> **Stated problem**:
Please copy the records below word for word, starting at the line that contains "How far is pixel" and continuing through the last line of the records.

** start of Supplied material **

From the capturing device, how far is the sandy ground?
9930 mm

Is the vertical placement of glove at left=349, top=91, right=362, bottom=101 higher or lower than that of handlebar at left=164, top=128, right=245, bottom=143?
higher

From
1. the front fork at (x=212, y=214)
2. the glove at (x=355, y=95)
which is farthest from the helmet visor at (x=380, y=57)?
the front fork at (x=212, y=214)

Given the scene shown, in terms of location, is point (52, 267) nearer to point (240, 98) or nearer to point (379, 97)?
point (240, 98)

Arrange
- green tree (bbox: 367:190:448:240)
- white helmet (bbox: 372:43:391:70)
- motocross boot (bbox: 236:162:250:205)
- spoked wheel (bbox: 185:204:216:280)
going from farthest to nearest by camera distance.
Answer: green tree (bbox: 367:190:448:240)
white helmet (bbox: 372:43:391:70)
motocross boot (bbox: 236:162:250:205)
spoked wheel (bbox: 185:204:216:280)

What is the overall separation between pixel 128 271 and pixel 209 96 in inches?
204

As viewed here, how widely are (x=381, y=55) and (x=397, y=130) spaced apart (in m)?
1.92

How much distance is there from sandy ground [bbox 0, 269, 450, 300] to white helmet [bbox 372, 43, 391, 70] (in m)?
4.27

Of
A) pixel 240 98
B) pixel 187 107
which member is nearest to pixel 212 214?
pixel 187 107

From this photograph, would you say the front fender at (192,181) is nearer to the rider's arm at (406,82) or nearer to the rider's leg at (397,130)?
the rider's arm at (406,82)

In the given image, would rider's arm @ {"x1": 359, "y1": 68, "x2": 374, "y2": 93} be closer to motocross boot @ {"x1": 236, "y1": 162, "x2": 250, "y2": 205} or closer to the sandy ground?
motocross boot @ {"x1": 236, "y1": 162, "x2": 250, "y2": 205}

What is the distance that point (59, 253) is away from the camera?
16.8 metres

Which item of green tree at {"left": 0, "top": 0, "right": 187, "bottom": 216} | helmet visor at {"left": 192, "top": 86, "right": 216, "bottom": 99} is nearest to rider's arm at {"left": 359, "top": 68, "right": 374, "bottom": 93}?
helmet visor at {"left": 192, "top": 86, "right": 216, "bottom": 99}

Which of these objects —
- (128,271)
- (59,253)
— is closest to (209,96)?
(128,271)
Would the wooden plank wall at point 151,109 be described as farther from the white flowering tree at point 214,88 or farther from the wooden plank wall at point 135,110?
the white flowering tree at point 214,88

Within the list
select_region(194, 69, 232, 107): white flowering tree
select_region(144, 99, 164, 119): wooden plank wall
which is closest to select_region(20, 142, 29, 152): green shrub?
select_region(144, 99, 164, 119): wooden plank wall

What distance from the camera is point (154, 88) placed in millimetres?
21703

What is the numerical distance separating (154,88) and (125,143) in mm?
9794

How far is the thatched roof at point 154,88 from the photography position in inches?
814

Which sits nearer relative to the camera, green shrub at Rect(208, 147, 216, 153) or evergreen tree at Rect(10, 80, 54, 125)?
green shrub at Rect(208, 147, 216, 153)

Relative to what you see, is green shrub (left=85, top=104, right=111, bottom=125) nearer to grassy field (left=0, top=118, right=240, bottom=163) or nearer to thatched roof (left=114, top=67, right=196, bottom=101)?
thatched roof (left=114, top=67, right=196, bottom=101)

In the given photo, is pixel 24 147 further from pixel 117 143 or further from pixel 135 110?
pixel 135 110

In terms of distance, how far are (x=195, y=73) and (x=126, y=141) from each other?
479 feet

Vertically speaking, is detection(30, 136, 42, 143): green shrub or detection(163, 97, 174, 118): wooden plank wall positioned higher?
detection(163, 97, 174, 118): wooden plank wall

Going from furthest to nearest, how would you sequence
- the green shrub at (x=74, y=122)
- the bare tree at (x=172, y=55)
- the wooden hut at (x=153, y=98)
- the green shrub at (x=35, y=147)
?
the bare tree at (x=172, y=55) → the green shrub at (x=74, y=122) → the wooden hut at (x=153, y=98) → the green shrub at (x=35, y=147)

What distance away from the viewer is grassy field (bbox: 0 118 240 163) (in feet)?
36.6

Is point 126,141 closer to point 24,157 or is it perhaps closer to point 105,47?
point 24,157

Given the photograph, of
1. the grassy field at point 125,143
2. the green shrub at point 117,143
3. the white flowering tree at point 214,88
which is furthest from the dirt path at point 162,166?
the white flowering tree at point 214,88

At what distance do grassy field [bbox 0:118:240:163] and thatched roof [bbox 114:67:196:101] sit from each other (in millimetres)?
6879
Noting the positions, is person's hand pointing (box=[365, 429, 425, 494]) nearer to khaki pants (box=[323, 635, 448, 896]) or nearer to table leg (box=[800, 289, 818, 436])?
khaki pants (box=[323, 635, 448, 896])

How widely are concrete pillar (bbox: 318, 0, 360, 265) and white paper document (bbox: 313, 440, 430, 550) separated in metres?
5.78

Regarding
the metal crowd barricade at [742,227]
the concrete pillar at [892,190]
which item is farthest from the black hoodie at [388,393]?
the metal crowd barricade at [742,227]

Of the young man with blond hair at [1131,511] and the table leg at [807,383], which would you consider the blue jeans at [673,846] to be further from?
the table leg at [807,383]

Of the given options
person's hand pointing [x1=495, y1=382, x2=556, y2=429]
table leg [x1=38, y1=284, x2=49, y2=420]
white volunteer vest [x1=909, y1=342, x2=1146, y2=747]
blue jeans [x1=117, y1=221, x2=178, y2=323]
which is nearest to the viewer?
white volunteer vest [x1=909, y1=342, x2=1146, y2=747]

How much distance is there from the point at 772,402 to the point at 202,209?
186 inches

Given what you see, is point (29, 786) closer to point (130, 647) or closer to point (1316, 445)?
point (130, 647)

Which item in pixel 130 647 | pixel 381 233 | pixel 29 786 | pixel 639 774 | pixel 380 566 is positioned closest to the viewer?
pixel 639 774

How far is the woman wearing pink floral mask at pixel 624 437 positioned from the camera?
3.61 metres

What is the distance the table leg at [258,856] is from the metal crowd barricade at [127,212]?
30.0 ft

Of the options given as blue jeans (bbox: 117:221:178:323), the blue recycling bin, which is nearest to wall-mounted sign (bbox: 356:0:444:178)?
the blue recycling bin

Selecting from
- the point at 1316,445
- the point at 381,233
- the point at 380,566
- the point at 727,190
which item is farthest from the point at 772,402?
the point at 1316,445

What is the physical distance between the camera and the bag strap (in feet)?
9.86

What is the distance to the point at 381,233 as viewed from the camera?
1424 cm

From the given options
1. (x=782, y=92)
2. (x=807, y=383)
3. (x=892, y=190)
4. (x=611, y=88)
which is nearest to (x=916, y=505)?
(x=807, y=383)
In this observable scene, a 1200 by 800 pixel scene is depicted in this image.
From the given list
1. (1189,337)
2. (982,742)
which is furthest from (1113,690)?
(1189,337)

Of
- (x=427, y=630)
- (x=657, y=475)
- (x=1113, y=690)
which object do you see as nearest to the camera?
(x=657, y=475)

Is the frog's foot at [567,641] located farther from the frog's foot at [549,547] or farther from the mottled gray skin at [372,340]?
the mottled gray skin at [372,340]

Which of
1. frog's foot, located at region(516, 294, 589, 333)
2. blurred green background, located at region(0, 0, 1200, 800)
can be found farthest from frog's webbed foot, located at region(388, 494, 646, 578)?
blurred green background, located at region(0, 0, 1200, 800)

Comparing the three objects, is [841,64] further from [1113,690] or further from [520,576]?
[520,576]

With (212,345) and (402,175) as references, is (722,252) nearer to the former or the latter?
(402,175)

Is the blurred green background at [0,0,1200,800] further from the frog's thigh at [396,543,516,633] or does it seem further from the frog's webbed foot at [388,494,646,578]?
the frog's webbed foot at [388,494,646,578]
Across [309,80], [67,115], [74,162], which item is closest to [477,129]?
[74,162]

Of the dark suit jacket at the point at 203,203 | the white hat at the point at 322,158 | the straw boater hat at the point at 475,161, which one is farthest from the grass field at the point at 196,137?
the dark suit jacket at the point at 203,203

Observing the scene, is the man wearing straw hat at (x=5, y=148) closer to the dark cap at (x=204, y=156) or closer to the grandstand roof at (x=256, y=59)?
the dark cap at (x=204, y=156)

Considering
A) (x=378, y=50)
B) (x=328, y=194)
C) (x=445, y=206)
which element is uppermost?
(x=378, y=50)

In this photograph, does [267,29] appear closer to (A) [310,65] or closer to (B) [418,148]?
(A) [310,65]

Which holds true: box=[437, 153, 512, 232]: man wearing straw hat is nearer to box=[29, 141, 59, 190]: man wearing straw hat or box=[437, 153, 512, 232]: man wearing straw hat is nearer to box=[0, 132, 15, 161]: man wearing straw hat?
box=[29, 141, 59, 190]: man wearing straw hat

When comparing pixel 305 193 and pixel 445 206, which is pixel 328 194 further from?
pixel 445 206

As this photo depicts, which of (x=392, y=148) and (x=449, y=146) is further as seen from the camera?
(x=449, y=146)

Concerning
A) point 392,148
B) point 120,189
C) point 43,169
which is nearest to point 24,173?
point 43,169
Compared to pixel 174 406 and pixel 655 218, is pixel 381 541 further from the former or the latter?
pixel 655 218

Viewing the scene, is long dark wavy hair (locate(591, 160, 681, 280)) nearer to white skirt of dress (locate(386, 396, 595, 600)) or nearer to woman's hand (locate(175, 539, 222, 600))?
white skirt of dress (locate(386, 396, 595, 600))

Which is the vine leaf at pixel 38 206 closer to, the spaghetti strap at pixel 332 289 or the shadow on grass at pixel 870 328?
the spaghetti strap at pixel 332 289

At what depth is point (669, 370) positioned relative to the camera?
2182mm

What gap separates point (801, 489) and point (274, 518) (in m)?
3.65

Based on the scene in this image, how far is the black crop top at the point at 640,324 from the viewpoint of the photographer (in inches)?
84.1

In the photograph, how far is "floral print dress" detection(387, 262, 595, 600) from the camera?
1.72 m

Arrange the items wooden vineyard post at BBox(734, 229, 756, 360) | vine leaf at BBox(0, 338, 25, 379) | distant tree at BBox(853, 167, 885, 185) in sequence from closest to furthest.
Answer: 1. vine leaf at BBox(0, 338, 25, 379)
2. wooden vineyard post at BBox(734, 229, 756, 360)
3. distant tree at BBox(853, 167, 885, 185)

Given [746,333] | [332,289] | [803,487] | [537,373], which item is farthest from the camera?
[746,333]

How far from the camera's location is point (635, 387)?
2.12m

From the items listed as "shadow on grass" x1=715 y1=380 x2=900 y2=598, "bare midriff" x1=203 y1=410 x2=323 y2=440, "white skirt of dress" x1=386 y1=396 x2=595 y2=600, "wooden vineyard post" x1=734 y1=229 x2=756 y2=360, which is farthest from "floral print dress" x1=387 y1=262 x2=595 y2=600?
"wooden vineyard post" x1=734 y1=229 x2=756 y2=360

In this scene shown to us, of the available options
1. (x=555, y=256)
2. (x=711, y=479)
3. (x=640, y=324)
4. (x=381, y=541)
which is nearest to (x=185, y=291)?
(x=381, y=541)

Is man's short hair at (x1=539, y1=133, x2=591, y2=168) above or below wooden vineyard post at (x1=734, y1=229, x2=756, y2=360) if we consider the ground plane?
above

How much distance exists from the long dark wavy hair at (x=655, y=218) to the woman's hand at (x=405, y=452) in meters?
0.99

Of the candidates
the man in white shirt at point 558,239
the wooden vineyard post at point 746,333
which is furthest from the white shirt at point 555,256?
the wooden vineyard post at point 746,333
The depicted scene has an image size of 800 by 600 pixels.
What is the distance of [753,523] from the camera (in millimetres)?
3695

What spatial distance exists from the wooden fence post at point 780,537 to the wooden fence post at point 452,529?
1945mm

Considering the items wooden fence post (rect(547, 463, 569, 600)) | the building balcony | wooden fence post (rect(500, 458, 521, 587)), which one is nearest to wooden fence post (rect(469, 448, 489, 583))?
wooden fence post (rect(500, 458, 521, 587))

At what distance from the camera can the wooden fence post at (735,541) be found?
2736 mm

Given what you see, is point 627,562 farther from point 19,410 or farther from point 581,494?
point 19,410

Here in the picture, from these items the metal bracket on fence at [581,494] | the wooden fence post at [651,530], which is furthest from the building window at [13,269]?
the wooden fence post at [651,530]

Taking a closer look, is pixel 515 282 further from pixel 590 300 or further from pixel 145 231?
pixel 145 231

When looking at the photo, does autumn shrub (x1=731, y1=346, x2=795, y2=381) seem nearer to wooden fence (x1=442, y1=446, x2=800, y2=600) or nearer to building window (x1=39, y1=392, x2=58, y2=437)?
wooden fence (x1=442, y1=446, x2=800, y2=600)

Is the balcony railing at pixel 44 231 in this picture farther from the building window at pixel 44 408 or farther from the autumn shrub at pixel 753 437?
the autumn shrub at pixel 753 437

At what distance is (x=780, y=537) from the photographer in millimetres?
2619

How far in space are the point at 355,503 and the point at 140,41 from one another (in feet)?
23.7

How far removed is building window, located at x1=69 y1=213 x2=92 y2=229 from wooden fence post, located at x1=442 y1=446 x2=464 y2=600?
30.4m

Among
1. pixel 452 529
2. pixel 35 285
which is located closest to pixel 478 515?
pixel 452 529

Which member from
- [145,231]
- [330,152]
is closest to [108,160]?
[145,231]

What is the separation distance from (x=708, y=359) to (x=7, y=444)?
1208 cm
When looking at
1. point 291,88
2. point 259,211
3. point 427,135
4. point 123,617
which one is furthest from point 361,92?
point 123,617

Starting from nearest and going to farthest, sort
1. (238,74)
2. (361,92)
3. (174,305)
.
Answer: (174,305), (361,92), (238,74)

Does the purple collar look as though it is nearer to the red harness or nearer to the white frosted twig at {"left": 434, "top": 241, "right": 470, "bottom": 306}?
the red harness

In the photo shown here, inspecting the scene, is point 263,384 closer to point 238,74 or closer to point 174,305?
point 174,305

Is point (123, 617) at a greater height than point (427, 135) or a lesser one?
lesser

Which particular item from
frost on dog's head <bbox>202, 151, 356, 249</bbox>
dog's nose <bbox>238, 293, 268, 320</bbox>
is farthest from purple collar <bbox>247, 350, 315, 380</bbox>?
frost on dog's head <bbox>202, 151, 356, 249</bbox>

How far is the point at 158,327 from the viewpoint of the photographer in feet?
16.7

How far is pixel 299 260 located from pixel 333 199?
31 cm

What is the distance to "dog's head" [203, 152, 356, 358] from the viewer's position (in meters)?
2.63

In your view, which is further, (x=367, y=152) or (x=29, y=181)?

** end of Supplied material **

> **Response to the task**:
How far is pixel 299 260 located from pixel 333 199?
31 cm

What is the distance to "dog's head" [203, 152, 356, 358] from the viewer's position (in meters)?
2.63

In your view, which is further, (x=367, y=152) or (x=29, y=181)?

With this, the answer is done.